## Important Notation

Scientific notation, while often confusing and frustrating initially, is very useful in helping to convey complex ideas in a compact and precise manner. The table below contains scientific notations relevant to the previous tutorial on central tendency and this one on variability.

We will be using the following notation in this class:

Symbol | meaning |
---|---|

\(y\) | Dependent Variable |

\(x\) | Independent Variable |

\(N\) | Population size |

\(n\) | Sample size |

\(\Sigma\) | Sum of |

\(\mu\) | Population mean |

\(M\) | sample mean (also often \(\bar{x}\)) |

\(M_w\) | Weighted mean (or \(\bar{x}_w\) ) |

\(IQR\) | Interquartile range |

\(\sigma^2\) | Population variance |

\(s^2\) | sample variance |

\(\sigma\) | Population standard deviation |

\(s\) | sample standard deviation |

## Range

#### GRE scores for two classes with the same mean (151.3) and same range (40):

We need some way to quantify the variability of the scores in distributions that reflects all scores and is sensitive to outliers. We already have a single score for the average or “typical” score - the mean. Ideally, we want a single number that represents the typical variation from the mean.

## Range

The range is the simplest way to describe variability or how scores are dispersed across possible values. The range is the difference between the highest and lowest values in the variable.

` Range = Highest - Lowest`

The range is useful for identifying outliers. But it is also very sensitive to outliers. If one value is drastically different for the others, the range can be misleading. For example, see the histogram of GRE scores above. This makes a major limitation of the range apparent: it is based on only two of the scores in the variable.

## Quantiles

Quantiles are a set of values in a variable that divide it into equal groups. The most common is quartiles, which divide a variable into four equal parts, so that there are the same number of scores in each quartile.
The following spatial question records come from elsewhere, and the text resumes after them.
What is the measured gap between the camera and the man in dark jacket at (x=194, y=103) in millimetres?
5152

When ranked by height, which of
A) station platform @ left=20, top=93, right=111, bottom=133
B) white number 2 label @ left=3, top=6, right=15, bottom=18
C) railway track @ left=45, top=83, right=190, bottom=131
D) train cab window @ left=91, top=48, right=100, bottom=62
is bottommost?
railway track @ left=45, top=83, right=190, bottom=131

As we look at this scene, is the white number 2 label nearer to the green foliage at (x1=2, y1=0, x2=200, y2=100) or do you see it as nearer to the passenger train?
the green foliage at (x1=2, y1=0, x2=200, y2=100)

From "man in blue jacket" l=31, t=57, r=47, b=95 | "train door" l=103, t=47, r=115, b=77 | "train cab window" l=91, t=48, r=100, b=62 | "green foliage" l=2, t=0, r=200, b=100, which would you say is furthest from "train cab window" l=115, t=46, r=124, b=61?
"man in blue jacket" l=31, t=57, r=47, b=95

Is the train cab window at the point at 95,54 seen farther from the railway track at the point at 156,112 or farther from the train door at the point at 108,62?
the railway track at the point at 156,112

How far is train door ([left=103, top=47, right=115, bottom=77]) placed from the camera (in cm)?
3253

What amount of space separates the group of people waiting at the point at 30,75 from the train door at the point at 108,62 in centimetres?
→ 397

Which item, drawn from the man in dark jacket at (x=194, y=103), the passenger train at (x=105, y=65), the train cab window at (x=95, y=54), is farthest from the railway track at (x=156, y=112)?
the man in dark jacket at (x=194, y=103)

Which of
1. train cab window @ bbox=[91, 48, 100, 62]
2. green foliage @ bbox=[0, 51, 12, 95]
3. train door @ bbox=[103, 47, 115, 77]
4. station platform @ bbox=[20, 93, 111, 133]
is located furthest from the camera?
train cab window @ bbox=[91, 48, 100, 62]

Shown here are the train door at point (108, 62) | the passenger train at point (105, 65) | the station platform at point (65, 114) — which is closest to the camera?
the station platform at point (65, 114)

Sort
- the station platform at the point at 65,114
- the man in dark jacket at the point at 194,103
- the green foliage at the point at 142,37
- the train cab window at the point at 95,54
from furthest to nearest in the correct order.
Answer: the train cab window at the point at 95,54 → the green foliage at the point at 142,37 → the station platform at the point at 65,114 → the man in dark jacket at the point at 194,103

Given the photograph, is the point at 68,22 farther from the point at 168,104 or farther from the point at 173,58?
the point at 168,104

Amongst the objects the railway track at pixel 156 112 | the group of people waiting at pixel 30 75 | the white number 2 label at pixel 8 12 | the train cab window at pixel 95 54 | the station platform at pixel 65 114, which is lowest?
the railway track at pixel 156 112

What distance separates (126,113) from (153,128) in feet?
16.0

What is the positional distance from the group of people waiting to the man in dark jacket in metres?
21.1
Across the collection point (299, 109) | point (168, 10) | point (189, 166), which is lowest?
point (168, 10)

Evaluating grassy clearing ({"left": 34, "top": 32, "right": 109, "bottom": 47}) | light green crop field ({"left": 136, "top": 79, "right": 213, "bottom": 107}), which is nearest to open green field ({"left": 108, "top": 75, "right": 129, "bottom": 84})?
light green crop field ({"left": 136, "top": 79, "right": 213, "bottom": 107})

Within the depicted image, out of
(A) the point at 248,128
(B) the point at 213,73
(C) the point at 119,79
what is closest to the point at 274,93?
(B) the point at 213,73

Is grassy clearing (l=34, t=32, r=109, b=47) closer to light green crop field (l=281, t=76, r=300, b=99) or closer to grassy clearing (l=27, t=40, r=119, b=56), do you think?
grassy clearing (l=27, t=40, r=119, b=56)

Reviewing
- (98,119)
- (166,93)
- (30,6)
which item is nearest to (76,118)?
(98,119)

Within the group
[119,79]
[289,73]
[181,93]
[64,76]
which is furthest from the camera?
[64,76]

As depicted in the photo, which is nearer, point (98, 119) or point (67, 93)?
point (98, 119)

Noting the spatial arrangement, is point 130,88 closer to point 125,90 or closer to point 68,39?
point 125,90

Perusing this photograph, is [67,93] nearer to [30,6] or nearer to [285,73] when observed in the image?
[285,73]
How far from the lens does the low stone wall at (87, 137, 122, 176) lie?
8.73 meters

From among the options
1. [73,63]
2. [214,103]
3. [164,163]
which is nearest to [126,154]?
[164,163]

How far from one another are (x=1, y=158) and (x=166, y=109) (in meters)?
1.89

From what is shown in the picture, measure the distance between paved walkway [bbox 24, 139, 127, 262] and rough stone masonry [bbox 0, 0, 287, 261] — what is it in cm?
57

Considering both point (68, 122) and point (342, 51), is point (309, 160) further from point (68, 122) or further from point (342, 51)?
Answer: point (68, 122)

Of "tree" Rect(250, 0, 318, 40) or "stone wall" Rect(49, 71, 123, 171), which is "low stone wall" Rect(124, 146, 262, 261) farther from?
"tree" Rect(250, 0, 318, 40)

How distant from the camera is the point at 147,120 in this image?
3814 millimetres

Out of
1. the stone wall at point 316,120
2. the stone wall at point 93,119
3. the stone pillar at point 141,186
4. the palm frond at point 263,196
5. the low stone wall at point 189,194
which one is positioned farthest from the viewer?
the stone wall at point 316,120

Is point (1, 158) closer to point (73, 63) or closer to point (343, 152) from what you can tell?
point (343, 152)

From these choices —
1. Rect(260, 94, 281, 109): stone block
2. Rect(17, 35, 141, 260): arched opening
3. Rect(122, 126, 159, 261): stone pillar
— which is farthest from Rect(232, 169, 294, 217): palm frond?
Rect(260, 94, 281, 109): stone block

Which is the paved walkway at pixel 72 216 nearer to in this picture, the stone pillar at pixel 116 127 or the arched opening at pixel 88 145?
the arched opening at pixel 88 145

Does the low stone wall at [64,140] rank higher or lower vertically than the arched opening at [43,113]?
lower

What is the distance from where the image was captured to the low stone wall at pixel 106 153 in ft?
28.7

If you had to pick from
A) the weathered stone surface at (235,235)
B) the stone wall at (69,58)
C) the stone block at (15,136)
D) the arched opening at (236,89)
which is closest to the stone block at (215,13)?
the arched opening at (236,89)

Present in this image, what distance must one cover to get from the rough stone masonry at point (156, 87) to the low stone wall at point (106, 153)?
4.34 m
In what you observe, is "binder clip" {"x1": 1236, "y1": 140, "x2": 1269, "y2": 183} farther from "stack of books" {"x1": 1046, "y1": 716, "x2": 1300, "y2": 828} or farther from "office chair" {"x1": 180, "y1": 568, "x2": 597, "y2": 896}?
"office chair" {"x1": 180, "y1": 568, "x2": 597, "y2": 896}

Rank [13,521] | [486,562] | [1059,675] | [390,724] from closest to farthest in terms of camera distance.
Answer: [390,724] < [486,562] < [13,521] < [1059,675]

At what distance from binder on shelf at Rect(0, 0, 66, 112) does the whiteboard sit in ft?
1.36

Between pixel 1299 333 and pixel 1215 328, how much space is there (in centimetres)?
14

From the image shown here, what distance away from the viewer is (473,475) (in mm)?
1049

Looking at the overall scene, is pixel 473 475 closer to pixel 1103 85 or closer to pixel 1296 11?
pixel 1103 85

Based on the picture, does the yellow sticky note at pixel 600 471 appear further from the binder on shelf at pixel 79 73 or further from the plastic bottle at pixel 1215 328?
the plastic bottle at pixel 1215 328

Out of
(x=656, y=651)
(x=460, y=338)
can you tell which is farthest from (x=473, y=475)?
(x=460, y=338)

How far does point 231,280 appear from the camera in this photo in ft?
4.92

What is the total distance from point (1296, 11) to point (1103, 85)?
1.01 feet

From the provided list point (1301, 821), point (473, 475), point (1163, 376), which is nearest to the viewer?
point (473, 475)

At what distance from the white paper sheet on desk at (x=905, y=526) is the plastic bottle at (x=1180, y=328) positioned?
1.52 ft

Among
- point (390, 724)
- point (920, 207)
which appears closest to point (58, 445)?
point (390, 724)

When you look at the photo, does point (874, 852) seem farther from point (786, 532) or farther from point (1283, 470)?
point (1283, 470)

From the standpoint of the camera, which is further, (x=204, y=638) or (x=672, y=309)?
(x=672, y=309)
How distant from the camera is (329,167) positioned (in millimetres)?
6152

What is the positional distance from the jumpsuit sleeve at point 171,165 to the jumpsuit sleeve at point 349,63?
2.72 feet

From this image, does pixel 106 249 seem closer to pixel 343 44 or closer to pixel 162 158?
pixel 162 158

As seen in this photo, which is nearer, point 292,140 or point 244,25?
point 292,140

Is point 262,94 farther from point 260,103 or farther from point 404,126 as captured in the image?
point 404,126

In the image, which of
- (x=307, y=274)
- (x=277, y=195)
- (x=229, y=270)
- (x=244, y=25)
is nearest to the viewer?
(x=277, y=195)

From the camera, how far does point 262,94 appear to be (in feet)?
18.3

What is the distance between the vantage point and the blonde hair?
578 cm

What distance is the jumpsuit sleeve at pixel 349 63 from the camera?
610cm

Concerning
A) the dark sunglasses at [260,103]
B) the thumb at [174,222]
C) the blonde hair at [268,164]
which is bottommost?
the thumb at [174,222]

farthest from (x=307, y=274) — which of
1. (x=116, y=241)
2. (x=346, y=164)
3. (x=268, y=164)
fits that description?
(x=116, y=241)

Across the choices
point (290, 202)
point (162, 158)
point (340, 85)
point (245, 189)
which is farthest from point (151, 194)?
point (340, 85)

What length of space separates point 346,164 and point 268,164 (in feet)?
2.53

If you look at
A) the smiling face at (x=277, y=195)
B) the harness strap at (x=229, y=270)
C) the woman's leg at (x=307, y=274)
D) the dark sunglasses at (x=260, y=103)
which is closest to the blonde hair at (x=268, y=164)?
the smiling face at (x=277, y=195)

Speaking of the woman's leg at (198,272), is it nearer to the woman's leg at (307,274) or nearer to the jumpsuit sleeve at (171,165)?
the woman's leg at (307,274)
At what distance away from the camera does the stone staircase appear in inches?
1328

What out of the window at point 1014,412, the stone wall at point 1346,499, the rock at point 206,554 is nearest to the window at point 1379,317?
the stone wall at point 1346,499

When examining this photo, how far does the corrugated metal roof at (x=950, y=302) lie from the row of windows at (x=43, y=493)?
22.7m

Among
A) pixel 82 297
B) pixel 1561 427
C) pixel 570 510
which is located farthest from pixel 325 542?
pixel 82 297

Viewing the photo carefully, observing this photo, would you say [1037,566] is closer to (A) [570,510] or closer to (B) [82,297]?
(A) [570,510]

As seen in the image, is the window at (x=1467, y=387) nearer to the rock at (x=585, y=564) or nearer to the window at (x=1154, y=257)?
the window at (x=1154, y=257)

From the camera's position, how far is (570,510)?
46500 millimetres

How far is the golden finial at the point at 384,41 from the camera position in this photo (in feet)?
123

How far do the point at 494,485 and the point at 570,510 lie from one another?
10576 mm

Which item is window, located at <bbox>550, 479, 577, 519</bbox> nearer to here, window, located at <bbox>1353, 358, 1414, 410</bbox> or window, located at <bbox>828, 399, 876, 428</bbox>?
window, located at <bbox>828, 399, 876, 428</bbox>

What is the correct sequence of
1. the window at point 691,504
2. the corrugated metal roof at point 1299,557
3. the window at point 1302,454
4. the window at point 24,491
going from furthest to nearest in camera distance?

The lower or first quartile separates the lower 25% of the scores from the upper 75%, the second or median quartile – which is the median value – separates the lower and upper 50%, and the third or upper quartile separates the lower 75% from the upper 25%. These three quartiles separate the variable into 4 equal parts.

## Variance

The variance is a very important measure of variability. It is also closely related to the standard deviation, which we talk about next.

### Deviance

We can calculate the distance between the mean and each score. These distances are called deviations. Each score has a deviation. I have plotted the histogram of the deviations for each of the two classes GRE scores below.

We might think to just take the mean of the deviations as a measure of the average or “typical” distance from the mean for each set of scores. But, the mean deviation for the first score is 0 and the mean deviation for the second set is 0. This is because, being a measure of central tendency, the mean is in the middle, and the positive distances of scores above the mean cancel out the negative distances below the mean.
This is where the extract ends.